• Your objective: Print each record below word for word.

• Data:

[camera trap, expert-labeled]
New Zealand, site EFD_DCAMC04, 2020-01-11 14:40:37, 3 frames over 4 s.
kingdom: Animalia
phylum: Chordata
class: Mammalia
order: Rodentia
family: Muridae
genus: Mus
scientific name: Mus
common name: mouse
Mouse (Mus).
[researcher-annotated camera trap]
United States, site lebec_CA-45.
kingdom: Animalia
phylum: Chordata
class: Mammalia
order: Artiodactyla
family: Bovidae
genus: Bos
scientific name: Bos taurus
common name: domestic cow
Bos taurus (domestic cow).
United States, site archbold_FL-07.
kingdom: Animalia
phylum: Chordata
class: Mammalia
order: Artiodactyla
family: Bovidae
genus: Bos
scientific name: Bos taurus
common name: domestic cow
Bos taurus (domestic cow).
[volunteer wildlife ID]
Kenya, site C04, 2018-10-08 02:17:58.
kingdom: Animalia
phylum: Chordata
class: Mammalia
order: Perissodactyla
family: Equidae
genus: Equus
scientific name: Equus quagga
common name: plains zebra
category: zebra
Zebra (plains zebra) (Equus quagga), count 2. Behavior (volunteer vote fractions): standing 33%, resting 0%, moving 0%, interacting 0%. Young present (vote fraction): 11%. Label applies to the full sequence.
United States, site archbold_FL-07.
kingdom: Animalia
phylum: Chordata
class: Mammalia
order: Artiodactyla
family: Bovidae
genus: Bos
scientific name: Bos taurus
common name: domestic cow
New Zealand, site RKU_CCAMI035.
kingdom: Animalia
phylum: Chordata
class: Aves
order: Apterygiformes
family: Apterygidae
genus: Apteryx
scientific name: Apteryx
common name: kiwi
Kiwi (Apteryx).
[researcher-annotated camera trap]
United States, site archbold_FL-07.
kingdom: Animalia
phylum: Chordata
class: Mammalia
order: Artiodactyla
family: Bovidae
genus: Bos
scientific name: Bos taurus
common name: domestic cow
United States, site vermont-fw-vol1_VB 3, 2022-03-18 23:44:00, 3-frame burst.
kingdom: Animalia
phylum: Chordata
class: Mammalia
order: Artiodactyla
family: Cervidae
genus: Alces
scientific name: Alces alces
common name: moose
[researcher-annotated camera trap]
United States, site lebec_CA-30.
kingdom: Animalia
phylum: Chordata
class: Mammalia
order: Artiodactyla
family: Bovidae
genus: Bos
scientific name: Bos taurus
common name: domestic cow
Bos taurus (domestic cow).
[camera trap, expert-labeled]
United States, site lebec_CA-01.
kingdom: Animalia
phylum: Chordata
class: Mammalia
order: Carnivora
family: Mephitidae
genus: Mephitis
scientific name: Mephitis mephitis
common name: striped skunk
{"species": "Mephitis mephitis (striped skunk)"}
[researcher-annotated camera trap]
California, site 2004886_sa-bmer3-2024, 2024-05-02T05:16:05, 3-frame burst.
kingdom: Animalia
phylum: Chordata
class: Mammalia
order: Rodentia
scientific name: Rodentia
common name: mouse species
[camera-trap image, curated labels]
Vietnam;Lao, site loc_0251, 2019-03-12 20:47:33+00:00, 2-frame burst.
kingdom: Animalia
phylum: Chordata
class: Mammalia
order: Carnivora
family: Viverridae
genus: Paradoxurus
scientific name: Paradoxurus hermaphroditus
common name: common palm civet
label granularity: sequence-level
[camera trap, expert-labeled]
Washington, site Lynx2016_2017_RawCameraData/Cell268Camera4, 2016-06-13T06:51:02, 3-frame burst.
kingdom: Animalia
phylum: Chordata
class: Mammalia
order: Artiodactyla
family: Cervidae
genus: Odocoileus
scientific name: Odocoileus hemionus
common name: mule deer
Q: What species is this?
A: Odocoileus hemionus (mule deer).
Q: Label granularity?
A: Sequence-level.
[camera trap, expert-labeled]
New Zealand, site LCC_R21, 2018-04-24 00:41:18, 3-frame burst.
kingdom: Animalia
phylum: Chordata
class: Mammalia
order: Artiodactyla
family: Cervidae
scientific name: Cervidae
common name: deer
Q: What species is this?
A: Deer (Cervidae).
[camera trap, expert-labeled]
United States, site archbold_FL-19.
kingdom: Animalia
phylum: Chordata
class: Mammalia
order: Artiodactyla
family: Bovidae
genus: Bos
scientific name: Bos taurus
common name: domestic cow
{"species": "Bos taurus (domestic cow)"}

• Result of this exercise:
[camera trap, expert-labeled]
New Zealand, site EFD_DCAMC04, 2020-01-11 14:40:37, 3 frames over 4 s.
kingdom: Animalia
phylum: Chordata
class: Mammalia
order: Rodentia
family: Muridae
genus: Mus
scientific name: Mus
common name: mouse
Mouse (Mus).
[researcher-annotated camera trap]
United States, site lebec_CA-45.
kingdom: Animalia
phylum: Chordata
class: Mammalia
order: Artiodactyla
family: Bovidae
genus: Bos
scientific name: Bos taurus
common name: domestic cow
Bos taurus (domestic cow).
United States, site archbold_FL-07.
kingdom: Animalia
phylum: Chordata
class: Mammalia
order: Artiodactyla
family: Bovidae
genus: Bos
scientific name: Bos taurus
common name: domestic cow
Bos taurus (domestic cow).
[volunteer wildlife ID]
Kenya, site C04, 2018-10-08 02:17:58.
kingdom: Animalia
phylum: Chordata
class: Mammalia
order: Perissodactyla
family: Equidae
genus: Equus
scientific name: Equus quagga
common name: plains zebra
category: zebra
Zebra (plains zebra) (Equus quagga), count 2. Behavior (volunteer vote fractions): standing 33%, resting 0%, moving 0%, interacting 0%. Young present (vote fraction): 11%. Label applies to the full sequence.
United States, site archbold_FL-07.
kingdom: Animalia
phylum: Chordata
class: Mammalia
order: Artiodactyla
family: Bovidae
genus: Bos
scientific name: Bos taurus
common name: domestic cow
New Zealand, site RKU_CCAMI035.
kingdom: Animalia
phylum: Chordata
class: Aves
order: Apterygiformes
family: Apterygidae
genus: Apteryx
scientific name: Apteryx
common name: kiwi
Kiwi (Apteryx).
[researcher-annotated camera trap]
United States, site archbold_FL-07.
kingdom: Animalia
phylum: Chordata
class: Mammalia
order: Artiodactyla
family: Bovidae
genus: Bos
scientific name: Bos taurus
common name: domestic cow
United States, site vermont-fw-vol1_VB 3, 2022-03-18 23:44:00, 3-frame burst.
kingdom: Animalia
phylum: Chordata
class: Mammalia
order: Artiodactyla
family: Cervidae
genus: Alces
scientific name: Alces alces
common name: moose
[researcher-annotated camera trap]
United States, site lebec_CA-30.
kingdom: Animalia
phylum: Chordata
class: Mammalia
order: Artiodactyla
family: Bovidae
genus: Bos
scientific name: Bos taurus
common name: domestic cow
Bos taurus (domestic cow).
[camera trap, expert-labeled]
United States, site lebec_CA-01.
kingdom: Animalia
phylum: Chordata
class: Mammalia
order: Carnivora
family: Mephitidae
genus: Mephitis
scientific name: Mephitis mephitis
common name: striped skunk
{"species": "Mephitis mephitis (striped skunk)"}
[researcher-annotated camera trap]
California, site 2004886_sa-bmer3-2024, 2024-05-02T05:16:05, 3-frame burst.
kingdom: Animalia
phylum: Chordata
class: Mammalia
order: Rodentia
scientific name: Rodentia
common name: mouse species
[camera-trap image, curated labels]
Vietnam;Lao, site loc_0251, 2019-03-12 20:47:33+00:00, 2-frame burst.
kingdom: Animalia
phylum: Chordata
class: Mammalia
order: Carnivora
family: Viverridae
genus: Paradoxurus
scientific name: Paradoxurus hermaphroditus
common name: common palm civet
label granularity: sequence-level
[camera trap, expert-labeled]
Washington, site Lynx2016_2017_RawCameraData/Cell268Camera4, 2016-06-13T06:51:02, 3-frame burst.
kingdom: Animalia
phylum: Chordata
class: Mammalia
order: Artiodactyla
family: Cervidae
genus: Odocoileus
scientific name: Odocoileus hemionus
common name: mule deer
Q: What species is this?
A: Odocoileus hemionus (mule deer).
Q: Label granularity?
A: Sequence-level.
[camera trap, expert-labeled]
New Zealand, site LCC_R21, 2018-04-24 00:41:18, 3-frame burst.
kingdom: Animalia
phylum: Chordata
class: Mammalia
order: Artiodactyla
family: Cervidae
scientific name: Cervidae
common name: deer
Q: What species is this?
A: Deer (Cervidae).
[camera trap, expert-labeled]
United States, site archbold_FL-19.
kingdom: Animalia
phylum: Chordata
class: Mammalia
order: Artiodactyla
family: Bovidae
genus: Bos
scientific name: Bos taurus
common name: domestic cow
{"species": "Bos taurus (domestic cow)"}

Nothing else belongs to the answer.